• _Exercise goal_: Nothing but the lines below between the line holding "Ferienhaus Evi ビショフスマイス エクステリア 写真" and the line holding "South Park: The", inclusive, should appear in the answer, each set down exactly.

Working data: Begin

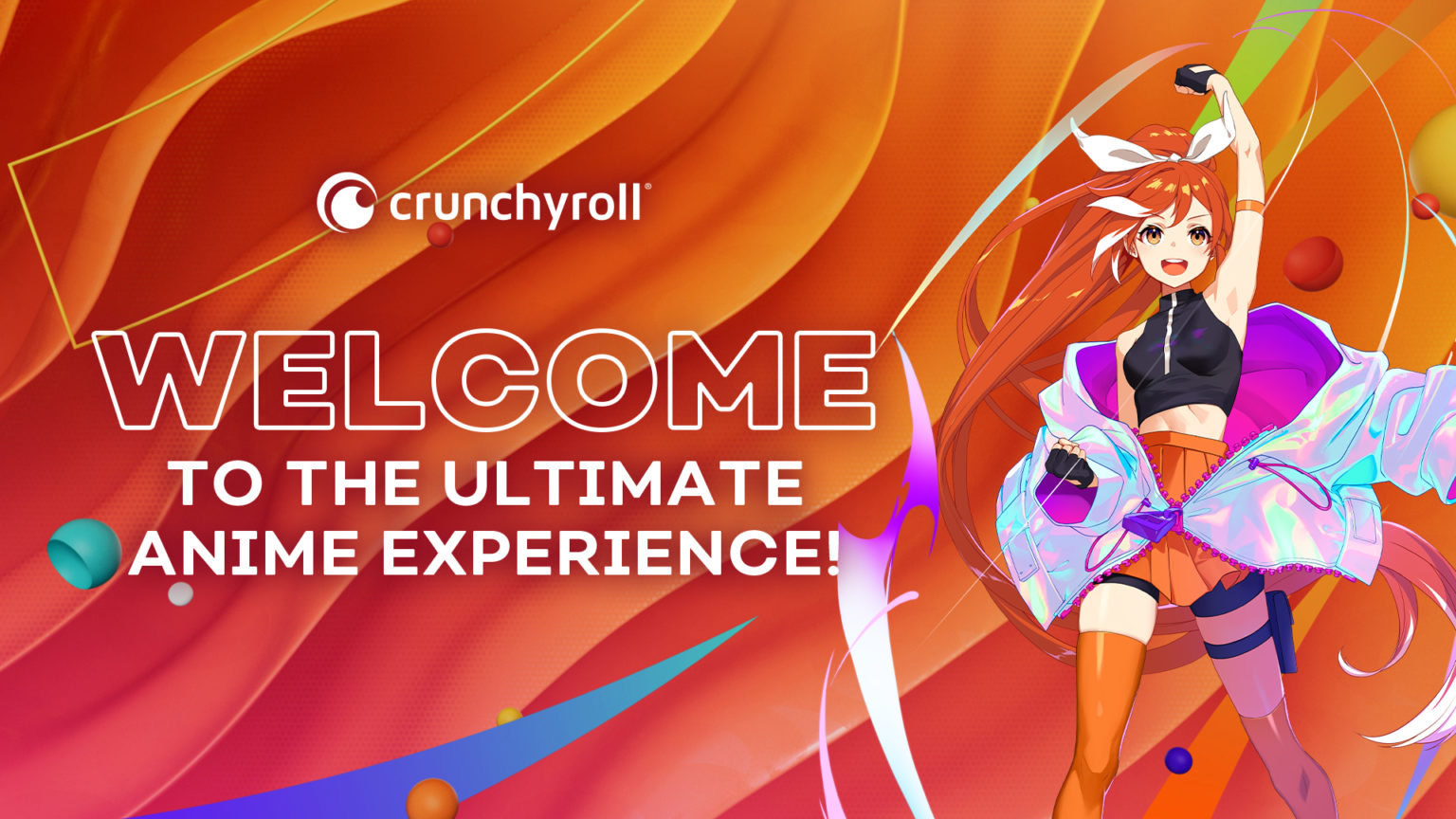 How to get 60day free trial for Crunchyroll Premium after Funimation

Working data: End
Working data: Begin

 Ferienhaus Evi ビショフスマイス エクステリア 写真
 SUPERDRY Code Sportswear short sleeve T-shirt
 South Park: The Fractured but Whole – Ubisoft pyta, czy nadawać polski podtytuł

Working data: End
Working data: Begin

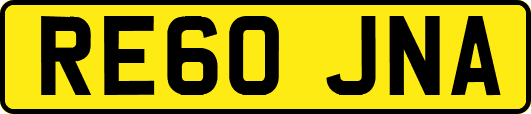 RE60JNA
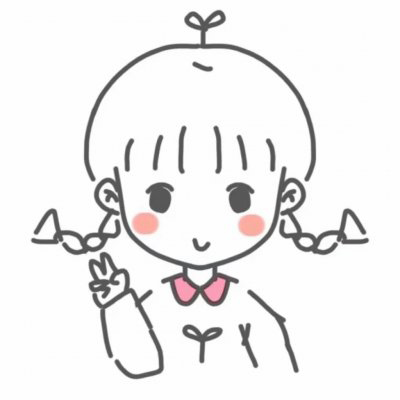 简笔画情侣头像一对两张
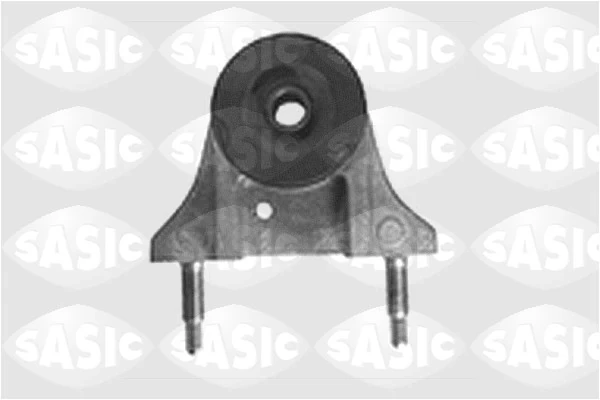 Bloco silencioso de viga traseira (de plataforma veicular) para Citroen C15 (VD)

Working data: End

• _Answer box_:
 Ferienhaus Evi ビショフスマイス エクステリア 写真
 SUPERDRY Code Sportswear short sleeve T-shirt
 South Park: The Fractured but Whole – Ubisoft pyta, czy nadawać polski podtytuł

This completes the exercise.